Sur une table, alignés proprement, bistouris, ciseaux, pinces, écarteur, burin. « L'instrument indispensable de tout médecin légiste, c'est le mètre ruban ou le réglet. Parce qu'on mesure tout. On va mesurer des plaies, on va mesurer d'autres types de lésions, les ecchymoses. On va mesurer également même les cheveux d'une personne pour des critères d'identification. On passe notre temps à mesurer des choses. »

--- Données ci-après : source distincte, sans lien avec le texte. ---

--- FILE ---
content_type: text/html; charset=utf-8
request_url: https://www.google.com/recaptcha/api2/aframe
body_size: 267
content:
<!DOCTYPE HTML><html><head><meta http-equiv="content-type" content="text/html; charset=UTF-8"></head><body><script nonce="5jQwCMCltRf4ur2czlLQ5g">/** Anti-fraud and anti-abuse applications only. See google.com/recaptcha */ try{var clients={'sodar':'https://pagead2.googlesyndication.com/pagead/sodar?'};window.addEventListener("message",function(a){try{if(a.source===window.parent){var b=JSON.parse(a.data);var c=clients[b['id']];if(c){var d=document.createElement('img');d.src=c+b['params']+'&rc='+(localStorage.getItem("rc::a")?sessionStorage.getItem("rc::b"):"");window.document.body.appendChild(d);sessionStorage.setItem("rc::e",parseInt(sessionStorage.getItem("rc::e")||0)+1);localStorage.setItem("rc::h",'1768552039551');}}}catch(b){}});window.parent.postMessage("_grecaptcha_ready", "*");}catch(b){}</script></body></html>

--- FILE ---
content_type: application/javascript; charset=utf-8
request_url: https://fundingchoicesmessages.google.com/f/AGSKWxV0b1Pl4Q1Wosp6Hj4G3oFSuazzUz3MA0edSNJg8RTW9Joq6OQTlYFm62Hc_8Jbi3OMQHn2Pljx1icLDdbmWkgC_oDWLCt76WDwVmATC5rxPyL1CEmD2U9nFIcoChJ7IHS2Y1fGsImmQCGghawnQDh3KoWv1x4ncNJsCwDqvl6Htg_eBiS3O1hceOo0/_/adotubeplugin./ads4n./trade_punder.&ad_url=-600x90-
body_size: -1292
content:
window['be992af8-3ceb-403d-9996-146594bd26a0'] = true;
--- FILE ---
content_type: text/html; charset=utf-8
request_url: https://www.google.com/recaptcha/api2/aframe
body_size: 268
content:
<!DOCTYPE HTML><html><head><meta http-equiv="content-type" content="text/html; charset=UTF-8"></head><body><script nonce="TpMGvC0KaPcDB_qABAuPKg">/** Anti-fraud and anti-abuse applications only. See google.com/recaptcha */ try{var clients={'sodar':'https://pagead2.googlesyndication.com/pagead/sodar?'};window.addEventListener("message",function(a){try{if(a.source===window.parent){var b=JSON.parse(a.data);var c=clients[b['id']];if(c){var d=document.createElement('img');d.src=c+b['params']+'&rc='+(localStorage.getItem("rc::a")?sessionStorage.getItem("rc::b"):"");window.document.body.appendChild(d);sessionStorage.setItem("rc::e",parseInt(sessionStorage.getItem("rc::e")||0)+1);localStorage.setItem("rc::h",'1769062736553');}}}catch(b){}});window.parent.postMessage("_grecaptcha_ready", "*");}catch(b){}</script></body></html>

Loin des clichés que l'on voit dans les séries, un médecin légiste prélève bien des organes, mais ce n'est pas à coup de pic à glace. Le docteur Élodie Marchand précise qu'une longue incision de la base du cou au pubis est toutefois nécessaire pour l'autopsie. « Généralement, on ne va pas forcément prélever des organes en entier, sauf certains comme le cerveau ou le cœur, parce que toutes les zones sont importantes. Il y a des incisions qui sont réalisées. Il faut savoir qu'elles doivent être systématiquement refermées. Ça fait partie de nos obligations et du respect qu'on a pour les corps. »

« Apporter des réponses » suite à un décès

Ce métier change-t-il son rapport à la mort ? « Non, parce que moi, depuis toute petite, je suis bercée dans le côté anthropologie, paléontologie par mon père. Donc, j'ai très vite connu des squelettes étant toute petite. Donc, finalement, la mort n'est pas quelque chose qui a pu m'effrayer, me questionner. » Et l'une des choses que le docteur Élodie Marchand apprécie dans son métier : « C'est vraiment pouvoir être la parole des personnes décédées et apporter des réponses, en fait. Justement sur pourquoi et comment ces personnes sont mortes. »

Quand une autopsie est à la demande de la justice, le médecin légiste n'est ni du côté de l'accusation, ni de celui de la défense. Il est là pour établir une vérité scientifique.